Miller ran for the House of Commons of Canada for the Conservative Party in the 1935 federal election, but lost to Howard Winkler of the Liberal Party by 520 votes, in the riding of Lisgar.
He was first elected to the Manitoba legislature in the 1936 provincial election. A Conservative, he defeated Liberal-Progressive J.J. Enns by 358 votes in the constituency of Morden and Rhineland.
In 1940, the governing Liberal-Progressives formed an all-party coalition government with the Conservatives, CCF and Social Credit. Miller was re-elected in the 1941 election as a coalition Conservative, defeating three other pro-coalition candidates.
In early 1945, Miller resigned his seat to run for the Canadian House of Commons in the 1945 federal election. He again lost to Howard Winkler, this time by 295 votes.
The Morden & Rhineland seat had not been filled by the time of the 1945 provincial election, which allowed Miller to declare his candidacy for the constituency again. Still running as a coalition Conservative, he defeated coalition Liberal-Progressive J.R. Walkof by a narrow margin. In the 1949 provincial election, he was returned without opposition for the redistributed constituency of Rhineland.
When Douglas Campbell became Premier on December 14, 1948, he appointed Miller as his Provincial Secretary. Miller retained this position until February 14, 1950, when he resigned to become Speaker of the Assembly.
The Progressive Conservative Party left the coalition government in the summer of 1950, to sit on the opposition benches. Though he had been known as a strongly partisan MLA, Miller opposed this opposition and left the Progressive Conservatives to sit with the Liberal-Progressives.

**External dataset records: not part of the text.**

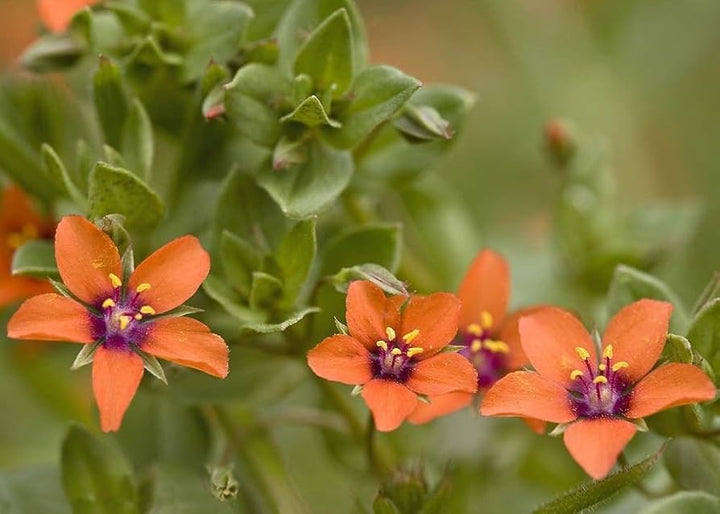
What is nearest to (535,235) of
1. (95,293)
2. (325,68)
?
(325,68)

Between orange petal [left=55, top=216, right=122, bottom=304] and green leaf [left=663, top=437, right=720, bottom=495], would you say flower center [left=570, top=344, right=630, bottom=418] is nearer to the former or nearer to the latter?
green leaf [left=663, top=437, right=720, bottom=495]

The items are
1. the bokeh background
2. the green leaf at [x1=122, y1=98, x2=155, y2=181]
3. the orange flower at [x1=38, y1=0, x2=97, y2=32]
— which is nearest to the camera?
the green leaf at [x1=122, y1=98, x2=155, y2=181]

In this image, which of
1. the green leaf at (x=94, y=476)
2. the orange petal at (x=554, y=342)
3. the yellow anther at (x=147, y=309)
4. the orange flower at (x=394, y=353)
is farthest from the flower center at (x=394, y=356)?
the green leaf at (x=94, y=476)

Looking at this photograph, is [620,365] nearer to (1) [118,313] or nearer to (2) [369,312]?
(2) [369,312]

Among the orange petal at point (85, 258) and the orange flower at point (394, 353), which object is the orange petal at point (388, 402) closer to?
the orange flower at point (394, 353)

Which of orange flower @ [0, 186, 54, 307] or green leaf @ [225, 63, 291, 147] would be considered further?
orange flower @ [0, 186, 54, 307]

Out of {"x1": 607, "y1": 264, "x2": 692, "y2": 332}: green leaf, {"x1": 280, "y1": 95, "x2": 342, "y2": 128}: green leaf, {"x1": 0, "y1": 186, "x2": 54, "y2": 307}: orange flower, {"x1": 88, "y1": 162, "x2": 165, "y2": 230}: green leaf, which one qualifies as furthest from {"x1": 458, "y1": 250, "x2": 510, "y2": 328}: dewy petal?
{"x1": 0, "y1": 186, "x2": 54, "y2": 307}: orange flower

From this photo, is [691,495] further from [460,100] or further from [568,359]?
[460,100]
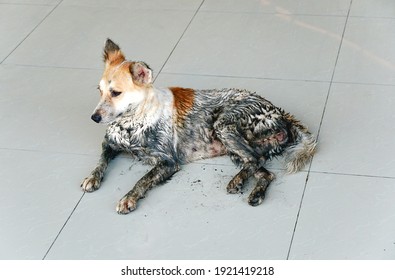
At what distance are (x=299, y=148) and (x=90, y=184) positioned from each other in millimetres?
1094

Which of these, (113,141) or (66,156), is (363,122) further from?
(66,156)

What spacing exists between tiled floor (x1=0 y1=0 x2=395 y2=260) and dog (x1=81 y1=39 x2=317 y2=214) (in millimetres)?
73

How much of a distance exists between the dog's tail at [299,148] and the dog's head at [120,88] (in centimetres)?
81

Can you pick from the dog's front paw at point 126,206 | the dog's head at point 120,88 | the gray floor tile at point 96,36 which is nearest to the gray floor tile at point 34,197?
the dog's front paw at point 126,206

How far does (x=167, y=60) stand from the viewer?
16.0 ft

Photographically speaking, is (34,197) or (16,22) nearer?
(34,197)

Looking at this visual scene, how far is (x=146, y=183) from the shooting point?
3713 mm

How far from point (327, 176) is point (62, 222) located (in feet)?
4.39

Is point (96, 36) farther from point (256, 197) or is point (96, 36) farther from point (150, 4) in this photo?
point (256, 197)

He resigned as Speaker on August 15, 1950, and was re-appointed to cabinet the following day as Minister of Education.[1]
Miller was easily re-elected as a Liberal-Progressive in the 1953 election, defeating his Social Credit and Progressive Conservative opponents by a significant margin. He was again returned in the 1958 election, which saw the defeat of the Campbell government as Dufferin Roblin's Progressive Conservatives were able to form a minority administration. Miller formally resigned his cabinet position on June 30, 1958.

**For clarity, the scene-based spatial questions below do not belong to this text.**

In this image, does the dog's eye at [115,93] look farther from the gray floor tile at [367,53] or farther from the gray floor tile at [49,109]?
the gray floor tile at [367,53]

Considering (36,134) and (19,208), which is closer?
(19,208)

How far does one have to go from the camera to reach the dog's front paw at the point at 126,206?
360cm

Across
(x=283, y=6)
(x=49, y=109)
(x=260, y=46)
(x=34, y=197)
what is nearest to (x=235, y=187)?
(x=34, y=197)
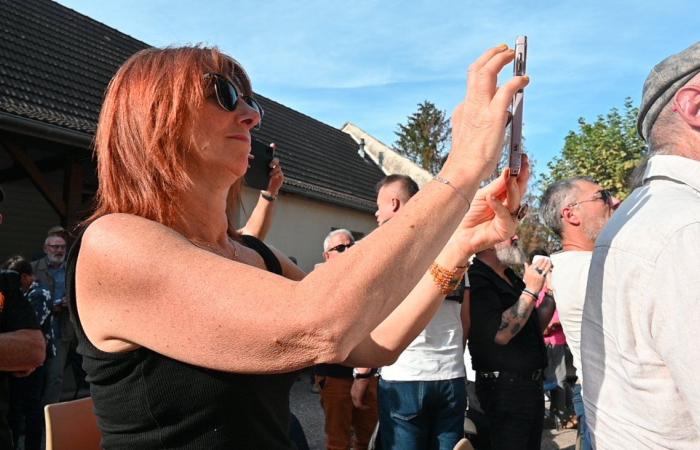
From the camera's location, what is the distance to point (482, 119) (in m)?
1.08

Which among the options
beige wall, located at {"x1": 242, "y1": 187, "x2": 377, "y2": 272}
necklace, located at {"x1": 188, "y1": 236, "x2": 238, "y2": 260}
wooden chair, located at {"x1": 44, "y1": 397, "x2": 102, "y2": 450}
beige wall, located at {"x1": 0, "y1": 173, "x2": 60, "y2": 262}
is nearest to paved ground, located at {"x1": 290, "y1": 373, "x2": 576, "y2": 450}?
wooden chair, located at {"x1": 44, "y1": 397, "x2": 102, "y2": 450}

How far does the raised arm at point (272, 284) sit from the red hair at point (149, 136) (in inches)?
5.6

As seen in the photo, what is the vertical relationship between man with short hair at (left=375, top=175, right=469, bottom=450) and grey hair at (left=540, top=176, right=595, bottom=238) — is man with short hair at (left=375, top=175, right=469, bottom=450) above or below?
below

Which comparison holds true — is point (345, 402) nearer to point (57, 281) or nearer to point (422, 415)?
point (422, 415)

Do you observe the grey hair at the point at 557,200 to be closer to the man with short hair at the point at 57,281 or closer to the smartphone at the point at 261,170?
the smartphone at the point at 261,170

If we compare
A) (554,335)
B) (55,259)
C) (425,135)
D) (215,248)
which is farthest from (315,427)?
(425,135)

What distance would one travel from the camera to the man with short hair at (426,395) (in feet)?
11.7

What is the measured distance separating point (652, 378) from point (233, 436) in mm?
975

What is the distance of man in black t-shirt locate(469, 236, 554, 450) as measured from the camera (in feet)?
12.4

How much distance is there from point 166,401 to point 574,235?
2978 millimetres

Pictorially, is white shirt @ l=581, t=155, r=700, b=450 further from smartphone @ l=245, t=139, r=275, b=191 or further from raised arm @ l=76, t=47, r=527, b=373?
smartphone @ l=245, t=139, r=275, b=191

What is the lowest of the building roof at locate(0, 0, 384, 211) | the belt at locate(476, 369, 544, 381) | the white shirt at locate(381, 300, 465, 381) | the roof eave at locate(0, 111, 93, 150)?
the belt at locate(476, 369, 544, 381)

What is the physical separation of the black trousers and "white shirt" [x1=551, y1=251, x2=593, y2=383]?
2.11 ft

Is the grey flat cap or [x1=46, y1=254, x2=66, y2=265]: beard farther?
[x1=46, y1=254, x2=66, y2=265]: beard
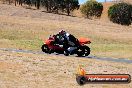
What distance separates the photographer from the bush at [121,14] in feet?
448

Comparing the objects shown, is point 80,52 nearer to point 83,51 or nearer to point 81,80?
point 83,51

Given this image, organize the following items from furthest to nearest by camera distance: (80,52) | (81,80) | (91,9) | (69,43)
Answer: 1. (91,9)
2. (80,52)
3. (69,43)
4. (81,80)

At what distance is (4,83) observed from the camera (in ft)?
57.7

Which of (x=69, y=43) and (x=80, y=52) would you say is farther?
(x=80, y=52)

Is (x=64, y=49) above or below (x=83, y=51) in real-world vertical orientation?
above

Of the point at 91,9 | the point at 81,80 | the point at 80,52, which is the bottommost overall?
the point at 91,9

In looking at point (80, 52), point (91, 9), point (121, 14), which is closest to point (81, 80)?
point (80, 52)

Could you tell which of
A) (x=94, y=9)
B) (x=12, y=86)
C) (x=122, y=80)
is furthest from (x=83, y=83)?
(x=94, y=9)

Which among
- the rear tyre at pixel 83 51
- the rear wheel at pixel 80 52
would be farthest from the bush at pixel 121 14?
the rear wheel at pixel 80 52

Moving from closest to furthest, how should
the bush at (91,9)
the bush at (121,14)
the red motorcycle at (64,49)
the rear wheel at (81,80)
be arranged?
the rear wheel at (81,80) → the red motorcycle at (64,49) → the bush at (121,14) → the bush at (91,9)

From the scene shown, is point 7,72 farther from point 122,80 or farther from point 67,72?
point 122,80

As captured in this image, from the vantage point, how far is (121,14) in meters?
137

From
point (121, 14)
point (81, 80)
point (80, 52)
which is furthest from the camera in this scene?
point (121, 14)

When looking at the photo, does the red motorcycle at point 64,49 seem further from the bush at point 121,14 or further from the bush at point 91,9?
the bush at point 91,9
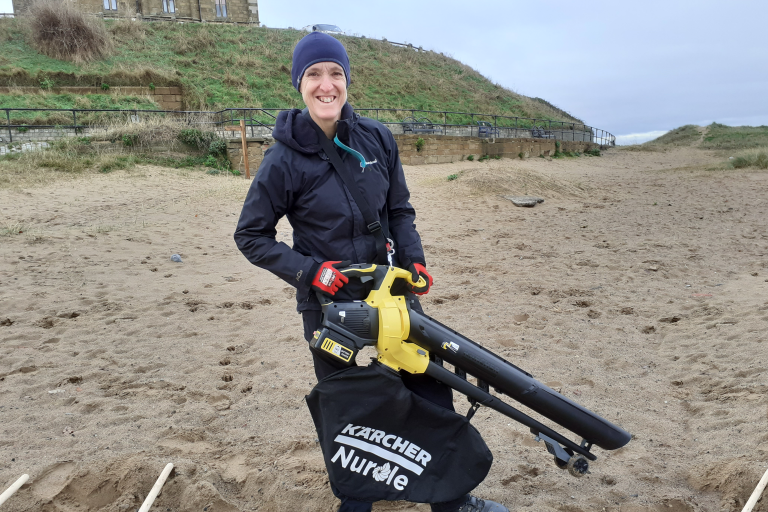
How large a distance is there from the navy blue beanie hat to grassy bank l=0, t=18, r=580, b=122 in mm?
22034

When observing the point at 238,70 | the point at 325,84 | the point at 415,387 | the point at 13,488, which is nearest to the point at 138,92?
the point at 238,70

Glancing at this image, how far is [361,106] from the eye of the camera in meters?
26.1

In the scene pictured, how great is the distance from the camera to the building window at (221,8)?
35344 mm

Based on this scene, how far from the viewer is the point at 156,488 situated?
7.70 feet

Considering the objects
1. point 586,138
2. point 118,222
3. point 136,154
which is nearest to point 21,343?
point 118,222

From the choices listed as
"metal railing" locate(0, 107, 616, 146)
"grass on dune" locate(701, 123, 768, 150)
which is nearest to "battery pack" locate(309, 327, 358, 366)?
"metal railing" locate(0, 107, 616, 146)

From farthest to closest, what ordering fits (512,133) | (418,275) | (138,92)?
1. (512,133)
2. (138,92)
3. (418,275)

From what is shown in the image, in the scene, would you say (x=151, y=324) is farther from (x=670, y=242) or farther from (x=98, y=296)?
(x=670, y=242)

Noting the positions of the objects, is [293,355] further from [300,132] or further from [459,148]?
[459,148]

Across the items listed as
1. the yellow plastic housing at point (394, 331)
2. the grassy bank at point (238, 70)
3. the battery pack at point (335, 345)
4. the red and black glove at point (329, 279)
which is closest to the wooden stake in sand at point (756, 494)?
the yellow plastic housing at point (394, 331)

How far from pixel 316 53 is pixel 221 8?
128 feet

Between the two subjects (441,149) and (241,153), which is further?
(441,149)

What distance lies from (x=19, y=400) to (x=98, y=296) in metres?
2.38

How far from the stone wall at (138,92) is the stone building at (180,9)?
498 inches
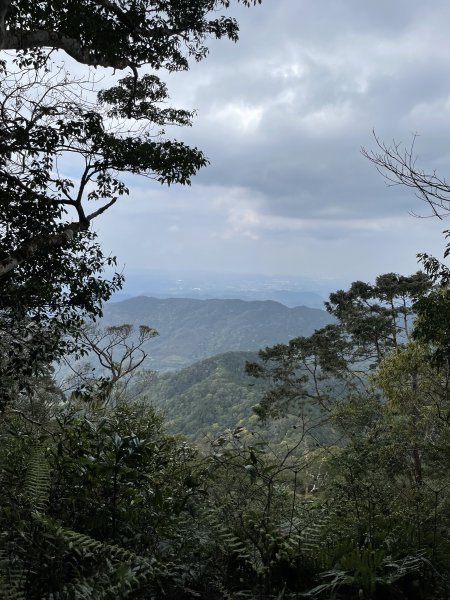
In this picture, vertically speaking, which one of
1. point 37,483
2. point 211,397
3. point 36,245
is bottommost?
point 211,397

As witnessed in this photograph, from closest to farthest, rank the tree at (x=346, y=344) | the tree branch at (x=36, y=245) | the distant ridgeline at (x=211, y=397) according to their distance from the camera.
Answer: the tree branch at (x=36, y=245), the tree at (x=346, y=344), the distant ridgeline at (x=211, y=397)

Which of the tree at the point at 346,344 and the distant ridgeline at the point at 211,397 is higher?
the tree at the point at 346,344

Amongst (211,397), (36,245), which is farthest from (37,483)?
(211,397)

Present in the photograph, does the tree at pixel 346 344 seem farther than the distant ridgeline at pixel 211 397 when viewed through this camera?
No

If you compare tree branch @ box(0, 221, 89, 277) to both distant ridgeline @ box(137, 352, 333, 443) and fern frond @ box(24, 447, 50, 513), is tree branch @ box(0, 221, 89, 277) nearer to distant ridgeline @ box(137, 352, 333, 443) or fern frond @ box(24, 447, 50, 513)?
fern frond @ box(24, 447, 50, 513)

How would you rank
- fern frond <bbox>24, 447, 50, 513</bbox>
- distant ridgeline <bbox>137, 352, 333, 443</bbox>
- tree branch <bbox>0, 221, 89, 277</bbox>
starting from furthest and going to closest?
1. distant ridgeline <bbox>137, 352, 333, 443</bbox>
2. tree branch <bbox>0, 221, 89, 277</bbox>
3. fern frond <bbox>24, 447, 50, 513</bbox>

Miller was re-elected in the 1959 provincial election, defeating Progressive Conservative Leo Reckseidler by the reduced margin of 186 votes. He died later in the year.
Notwithstanding their name, Manitoba's Liberal-Progressives were to the right of the Progressive Conservatives, and governed the province in a conservative manner. Miller was a conservative figure in the Education portfolio, and regularly opposed calls for expanded school board areas. In 1956, he rejected outright a proposal for student loans.
Miller was considered to be one of the most dramatic speakers in the legislature, and regularly sparred with CCF leader Lloyd Stinson.
A school was named in his honour in the town of Altona, Manitoba, called W.C. Miller Collegiate.